_SELECTED EXTRACT_
(begin)

Thanks for the explanation,
I overlooked the fact that for first iteration use_stmt may not equal stmt -;)
>
>> >
>> > Otherwise looks ok now.
>> >
>> >> The patch does not still handle the following case:
>> >> int f(int x, int y)
>> >> {
>> >>   extern int cond;
>> >>   int q, r;
>> >>
>> >>   if (cond)
>> >>     q = x % y;
>> >>   else
>> >>     q = x % y;
>> >>
>> >>   r = x % y;
>> >>   return q + r;
>> >> }
>> >>
>> >> In above case although the mod stmt is not dominated by either div
>> >> stmt, I suppose the transform
>> >> is still possible by inserting DIVMOD (x, y) before if-else ?
>> >
>> > Yeah, same for sincos where doing this requires some LCM algorithm.
>> Well I don't have a good approach for this.
>> I was thinking, before doing the divmod transform, we could walk
>> GIMPLE_COND of "diamond" shape
>> (having both arms), and check "then" bb and "else" bb have same div or
>> mod stmts and in that case put an artificial
>> same stmt above GIMPLE_COND.
>>
>> So the above case would be transformed to:
>>
>> int tmp = x / y;  // artificial top_stmt
>> if (cond)
>>   q = x / y;
>> else
>>   q = x / y;
>>
>> r = x % y;
>> return q + r;
>>
>> and then the divmod transform will see "tmp = x / y" as the topmost stmt.
>> Since top_stmt is artificially introduced, we will replace that with DIVMOD 
>> ifn
>> rather than inserting DIVMOD ifn above top_stmt as in other cases.
>
> Yeah, but it is really a general missed optimization that should be not
> required for this transform.
The attached patch ICE's during bootstrap for x86_64, and is reproducible with
following case with -m32 -O2:

typedef long long type;

type f(type x, type y)

(end)

_SOURCE RECORDS_

(begin)

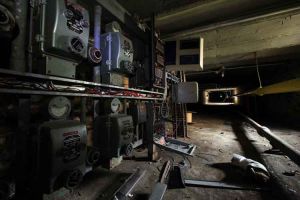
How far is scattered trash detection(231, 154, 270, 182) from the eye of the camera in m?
1.75

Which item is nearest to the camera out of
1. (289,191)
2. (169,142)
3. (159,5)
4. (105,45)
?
(289,191)

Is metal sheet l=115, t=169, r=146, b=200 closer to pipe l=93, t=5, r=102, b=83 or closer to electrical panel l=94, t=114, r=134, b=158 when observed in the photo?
electrical panel l=94, t=114, r=134, b=158

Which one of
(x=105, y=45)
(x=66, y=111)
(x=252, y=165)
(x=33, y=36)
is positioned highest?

(end)

_PROBLEMS TO WORK ON_
a: Answer these questions from the patch discussion:
(i) What kind of algorithm is said to be needed for sincos in the same situation?
(ii) Which statement is marked as the artificial top_stmt in the transformed example?
(iii) On which target does the attached patch ICE during bootstrap, and with which options is it reproducible?
b: Transcribe all of the records line for line, omitting the pictures.
The records and the patch discussion come from separate sources.

_FINAL ANSWERS_
a:
(i) Some LCM algorithm.
(ii) int tmp = x / y;
(iii) x86_64, with -m32 -O2.

b:
How far is scattered trash detection(231, 154, 270, 182) from the eye of the camera in m?
1.75

Which item is nearest to the camera out of
1. (289,191)
2. (169,142)
3. (159,5)
4. (105,45)
?
(289,191)

Is metal sheet l=115, t=169, r=146, b=200 closer to pipe l=93, t=5, r=102, b=83 or closer to electrical panel l=94, t=114, r=134, b=158 when observed in the photo?
electrical panel l=94, t=114, r=134, b=158

Which one of
(x=105, y=45)
(x=66, y=111)
(x=252, y=165)
(x=33, y=36)
is positioned highest?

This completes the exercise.